Task instructions: All of the records below need to be copied exactly.

--- Exercise data ---

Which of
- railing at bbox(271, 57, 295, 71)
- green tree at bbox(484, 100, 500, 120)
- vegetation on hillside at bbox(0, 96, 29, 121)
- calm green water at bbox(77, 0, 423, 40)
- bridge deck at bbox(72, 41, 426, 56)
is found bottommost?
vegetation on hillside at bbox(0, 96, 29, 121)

---

Result below:
Which of
- railing at bbox(271, 57, 295, 71)
- green tree at bbox(484, 100, 500, 120)
- vegetation on hillside at bbox(0, 96, 29, 121)
- calm green water at bbox(77, 0, 423, 40)
- bridge deck at bbox(72, 41, 426, 56)
is found bottommost?
vegetation on hillside at bbox(0, 96, 29, 121)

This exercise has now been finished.